Neither comes through in the Players’ production. The characters mostly seem obnoxious rather than endearing. and it’s not much fun to spend two hours with them. Scenes that seem to be designed to be played as fast-paced farce — one in which a power outage causes the cast to fumble around in the dark, and another in which Lewis tries vainly to get the cast to focus just before opening night — are slow and unfunny.

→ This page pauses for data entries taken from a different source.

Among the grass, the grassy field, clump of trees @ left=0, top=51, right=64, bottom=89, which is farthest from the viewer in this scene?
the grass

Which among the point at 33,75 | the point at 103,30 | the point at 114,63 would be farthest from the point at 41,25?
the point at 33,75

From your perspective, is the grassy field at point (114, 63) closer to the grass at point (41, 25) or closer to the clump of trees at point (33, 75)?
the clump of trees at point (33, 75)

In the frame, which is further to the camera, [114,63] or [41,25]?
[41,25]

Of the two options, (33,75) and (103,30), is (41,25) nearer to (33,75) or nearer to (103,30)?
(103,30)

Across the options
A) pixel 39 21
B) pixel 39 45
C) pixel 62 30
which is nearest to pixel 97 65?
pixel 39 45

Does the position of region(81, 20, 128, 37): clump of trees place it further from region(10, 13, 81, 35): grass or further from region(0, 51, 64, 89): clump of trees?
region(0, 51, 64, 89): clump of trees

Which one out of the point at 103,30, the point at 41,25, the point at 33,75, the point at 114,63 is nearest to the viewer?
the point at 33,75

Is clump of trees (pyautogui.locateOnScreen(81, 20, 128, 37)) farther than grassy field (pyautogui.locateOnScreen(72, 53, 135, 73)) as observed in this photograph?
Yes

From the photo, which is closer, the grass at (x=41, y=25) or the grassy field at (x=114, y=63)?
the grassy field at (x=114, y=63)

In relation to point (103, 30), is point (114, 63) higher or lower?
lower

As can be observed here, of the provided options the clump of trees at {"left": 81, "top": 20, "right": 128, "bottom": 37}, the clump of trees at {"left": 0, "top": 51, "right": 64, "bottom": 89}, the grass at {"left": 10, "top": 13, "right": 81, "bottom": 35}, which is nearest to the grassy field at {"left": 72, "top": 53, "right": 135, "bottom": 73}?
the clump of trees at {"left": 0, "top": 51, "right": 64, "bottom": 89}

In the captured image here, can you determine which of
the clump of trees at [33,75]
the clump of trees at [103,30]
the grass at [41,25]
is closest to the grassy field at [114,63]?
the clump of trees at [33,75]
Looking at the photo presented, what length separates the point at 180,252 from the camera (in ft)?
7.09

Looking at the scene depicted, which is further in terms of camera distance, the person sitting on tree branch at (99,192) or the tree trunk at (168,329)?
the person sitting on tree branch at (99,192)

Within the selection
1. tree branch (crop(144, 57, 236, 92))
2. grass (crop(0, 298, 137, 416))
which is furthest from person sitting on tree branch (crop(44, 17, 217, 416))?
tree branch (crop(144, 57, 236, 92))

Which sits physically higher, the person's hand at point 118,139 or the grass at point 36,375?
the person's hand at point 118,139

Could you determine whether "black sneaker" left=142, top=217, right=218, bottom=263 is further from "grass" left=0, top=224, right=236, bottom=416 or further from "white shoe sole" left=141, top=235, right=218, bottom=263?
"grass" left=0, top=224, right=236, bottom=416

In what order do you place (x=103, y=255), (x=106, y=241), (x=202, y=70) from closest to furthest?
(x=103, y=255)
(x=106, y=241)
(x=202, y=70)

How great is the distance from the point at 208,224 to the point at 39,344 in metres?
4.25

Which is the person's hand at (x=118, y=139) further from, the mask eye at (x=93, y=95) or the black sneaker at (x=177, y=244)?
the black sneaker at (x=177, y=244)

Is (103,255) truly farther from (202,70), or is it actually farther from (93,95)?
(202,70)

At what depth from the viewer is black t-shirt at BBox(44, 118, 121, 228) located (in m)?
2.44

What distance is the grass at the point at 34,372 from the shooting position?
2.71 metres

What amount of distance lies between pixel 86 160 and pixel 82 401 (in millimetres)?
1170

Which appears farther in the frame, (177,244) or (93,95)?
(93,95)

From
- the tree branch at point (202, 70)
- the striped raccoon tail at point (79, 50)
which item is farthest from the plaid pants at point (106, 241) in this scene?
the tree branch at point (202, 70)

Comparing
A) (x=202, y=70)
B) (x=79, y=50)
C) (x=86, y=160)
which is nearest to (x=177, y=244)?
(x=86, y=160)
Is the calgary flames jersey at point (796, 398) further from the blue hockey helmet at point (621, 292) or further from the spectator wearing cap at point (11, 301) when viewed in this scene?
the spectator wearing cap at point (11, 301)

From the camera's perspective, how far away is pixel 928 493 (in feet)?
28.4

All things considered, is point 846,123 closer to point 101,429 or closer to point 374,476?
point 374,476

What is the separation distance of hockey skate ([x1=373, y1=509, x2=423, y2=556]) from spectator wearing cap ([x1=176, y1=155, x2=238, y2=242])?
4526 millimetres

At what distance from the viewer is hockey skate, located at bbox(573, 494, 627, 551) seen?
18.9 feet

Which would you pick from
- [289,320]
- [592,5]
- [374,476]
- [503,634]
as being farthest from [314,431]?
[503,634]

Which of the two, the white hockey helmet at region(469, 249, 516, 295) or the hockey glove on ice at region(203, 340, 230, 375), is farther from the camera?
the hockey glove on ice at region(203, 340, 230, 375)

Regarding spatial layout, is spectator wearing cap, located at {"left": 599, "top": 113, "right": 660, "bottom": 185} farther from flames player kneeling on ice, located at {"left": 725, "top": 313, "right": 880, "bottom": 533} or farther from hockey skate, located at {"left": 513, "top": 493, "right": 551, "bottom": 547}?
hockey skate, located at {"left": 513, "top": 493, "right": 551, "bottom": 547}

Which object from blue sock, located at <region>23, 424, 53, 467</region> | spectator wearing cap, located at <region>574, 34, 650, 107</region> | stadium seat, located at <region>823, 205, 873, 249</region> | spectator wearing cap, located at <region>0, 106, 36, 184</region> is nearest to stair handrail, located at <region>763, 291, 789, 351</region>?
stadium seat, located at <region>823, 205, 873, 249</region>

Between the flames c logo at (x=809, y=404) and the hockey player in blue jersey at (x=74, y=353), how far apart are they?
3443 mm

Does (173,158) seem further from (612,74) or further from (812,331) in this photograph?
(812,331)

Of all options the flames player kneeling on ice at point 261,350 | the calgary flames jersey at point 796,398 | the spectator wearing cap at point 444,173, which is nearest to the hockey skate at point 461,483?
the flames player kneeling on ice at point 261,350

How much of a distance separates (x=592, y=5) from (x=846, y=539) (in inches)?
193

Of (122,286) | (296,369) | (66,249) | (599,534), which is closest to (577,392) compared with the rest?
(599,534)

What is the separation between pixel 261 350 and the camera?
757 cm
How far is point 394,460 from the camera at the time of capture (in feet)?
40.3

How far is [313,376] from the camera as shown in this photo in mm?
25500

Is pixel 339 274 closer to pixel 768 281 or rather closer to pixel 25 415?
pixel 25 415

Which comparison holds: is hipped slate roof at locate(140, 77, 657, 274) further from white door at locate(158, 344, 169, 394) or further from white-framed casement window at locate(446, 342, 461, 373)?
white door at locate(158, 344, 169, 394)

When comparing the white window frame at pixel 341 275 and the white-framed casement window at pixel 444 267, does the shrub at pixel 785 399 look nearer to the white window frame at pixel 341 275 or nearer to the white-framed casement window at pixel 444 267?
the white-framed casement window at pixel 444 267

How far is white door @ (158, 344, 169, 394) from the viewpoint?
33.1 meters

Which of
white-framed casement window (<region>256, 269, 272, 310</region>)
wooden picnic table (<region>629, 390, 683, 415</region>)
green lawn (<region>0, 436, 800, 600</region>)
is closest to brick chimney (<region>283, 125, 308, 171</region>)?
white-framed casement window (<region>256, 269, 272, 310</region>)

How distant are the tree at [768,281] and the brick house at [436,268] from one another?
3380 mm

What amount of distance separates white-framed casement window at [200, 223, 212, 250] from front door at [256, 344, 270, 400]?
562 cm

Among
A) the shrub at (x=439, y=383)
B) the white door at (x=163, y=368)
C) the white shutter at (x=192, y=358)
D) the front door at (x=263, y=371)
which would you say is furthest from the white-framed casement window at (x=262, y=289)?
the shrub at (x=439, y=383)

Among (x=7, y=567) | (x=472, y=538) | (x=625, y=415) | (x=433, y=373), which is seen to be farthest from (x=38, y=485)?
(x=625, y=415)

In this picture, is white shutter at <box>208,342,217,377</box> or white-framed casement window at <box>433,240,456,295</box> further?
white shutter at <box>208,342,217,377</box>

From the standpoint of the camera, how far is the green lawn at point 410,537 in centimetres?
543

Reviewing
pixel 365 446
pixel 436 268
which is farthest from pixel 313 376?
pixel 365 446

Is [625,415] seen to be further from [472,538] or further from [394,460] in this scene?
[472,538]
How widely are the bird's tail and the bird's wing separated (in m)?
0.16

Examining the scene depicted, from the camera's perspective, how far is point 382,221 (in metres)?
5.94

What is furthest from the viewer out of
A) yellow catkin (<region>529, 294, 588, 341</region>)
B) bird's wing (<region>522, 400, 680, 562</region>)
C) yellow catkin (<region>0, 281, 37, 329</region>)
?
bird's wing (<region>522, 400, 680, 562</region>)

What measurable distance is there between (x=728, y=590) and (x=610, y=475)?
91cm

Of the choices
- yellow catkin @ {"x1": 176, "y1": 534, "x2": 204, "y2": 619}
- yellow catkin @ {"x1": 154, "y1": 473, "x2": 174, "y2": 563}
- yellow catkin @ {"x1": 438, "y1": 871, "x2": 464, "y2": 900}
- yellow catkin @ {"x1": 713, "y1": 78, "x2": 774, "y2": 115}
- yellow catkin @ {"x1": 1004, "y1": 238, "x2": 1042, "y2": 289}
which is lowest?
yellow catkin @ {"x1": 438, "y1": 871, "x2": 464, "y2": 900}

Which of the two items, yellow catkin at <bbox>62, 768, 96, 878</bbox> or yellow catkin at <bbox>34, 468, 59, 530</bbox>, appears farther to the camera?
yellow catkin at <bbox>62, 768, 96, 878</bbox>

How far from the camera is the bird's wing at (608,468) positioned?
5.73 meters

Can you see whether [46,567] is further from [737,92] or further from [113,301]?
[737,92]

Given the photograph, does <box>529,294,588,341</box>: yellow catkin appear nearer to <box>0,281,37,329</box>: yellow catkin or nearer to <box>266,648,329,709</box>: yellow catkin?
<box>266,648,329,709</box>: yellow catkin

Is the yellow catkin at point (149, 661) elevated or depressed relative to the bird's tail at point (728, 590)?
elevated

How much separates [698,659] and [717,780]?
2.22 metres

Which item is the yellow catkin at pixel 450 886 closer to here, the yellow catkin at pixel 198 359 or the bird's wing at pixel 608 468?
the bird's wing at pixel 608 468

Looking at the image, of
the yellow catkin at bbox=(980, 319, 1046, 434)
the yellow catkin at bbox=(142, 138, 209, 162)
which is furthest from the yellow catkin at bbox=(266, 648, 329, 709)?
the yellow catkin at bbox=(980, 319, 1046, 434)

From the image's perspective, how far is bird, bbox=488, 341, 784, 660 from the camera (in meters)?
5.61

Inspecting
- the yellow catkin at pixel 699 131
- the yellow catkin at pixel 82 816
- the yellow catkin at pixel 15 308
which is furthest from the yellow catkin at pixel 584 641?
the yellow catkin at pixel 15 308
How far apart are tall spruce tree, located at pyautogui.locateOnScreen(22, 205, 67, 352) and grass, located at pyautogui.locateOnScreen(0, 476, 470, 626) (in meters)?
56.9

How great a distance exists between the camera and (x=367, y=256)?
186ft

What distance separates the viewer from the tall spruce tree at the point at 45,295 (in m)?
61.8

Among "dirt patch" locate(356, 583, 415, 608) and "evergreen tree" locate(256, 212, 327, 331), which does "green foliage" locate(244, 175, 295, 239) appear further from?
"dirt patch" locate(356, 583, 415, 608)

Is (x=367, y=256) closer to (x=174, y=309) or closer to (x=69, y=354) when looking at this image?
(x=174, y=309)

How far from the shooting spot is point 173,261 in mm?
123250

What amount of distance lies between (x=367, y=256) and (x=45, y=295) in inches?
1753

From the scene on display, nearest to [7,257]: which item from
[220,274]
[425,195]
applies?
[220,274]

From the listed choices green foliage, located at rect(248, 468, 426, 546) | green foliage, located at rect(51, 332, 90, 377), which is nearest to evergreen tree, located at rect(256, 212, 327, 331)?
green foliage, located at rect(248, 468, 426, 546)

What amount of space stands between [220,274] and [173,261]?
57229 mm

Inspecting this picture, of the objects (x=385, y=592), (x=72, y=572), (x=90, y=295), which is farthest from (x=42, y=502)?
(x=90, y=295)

It’s not just the comedy that’s off. In one early scene, the only real dangerous character, a serial arsonist, delivers a chilling monologue about burning his family pets to death. On opening night, that potentially powerful scene, despite a strong delivery by Parker Lawhorne, drew scattered chuckles and even a few belly laughs from the audience.
Somehow, whether the moments are dramatic or comedic, the pace and tone are just off-kilter.
The second act is better than the first, and the play-within-the play toward the end is actually quite charming.
Some of the acting is quite enjoyable, though, especially local stage stalwarts Don Walker and Jenny Aldrich Walker — he plays the pretentious wanna-be artiste, and she is the obsessive counter — and Tom Aposporos as a former lawyer who has become virtually mute. Aposporos delivers the show’s most effective dramatic scene, a moving monologue.
Younger actors who do good work include
Lawhorne as the arsonist and Olivia Valek as Julie, the drug addict.
The performances, and some elements of the script, let you know that “Cosi” has some substance. But the lack of crispness in the Players production makes the show slight and dull.
Details: Through June 26, The Players Centre for Performing Arts, 838 N. Tamiami Trail, Sarasota. 7:30 p.m. Thursday-Saturday, 2 p.m. Sunday. 941-365-2494, theplayers.org.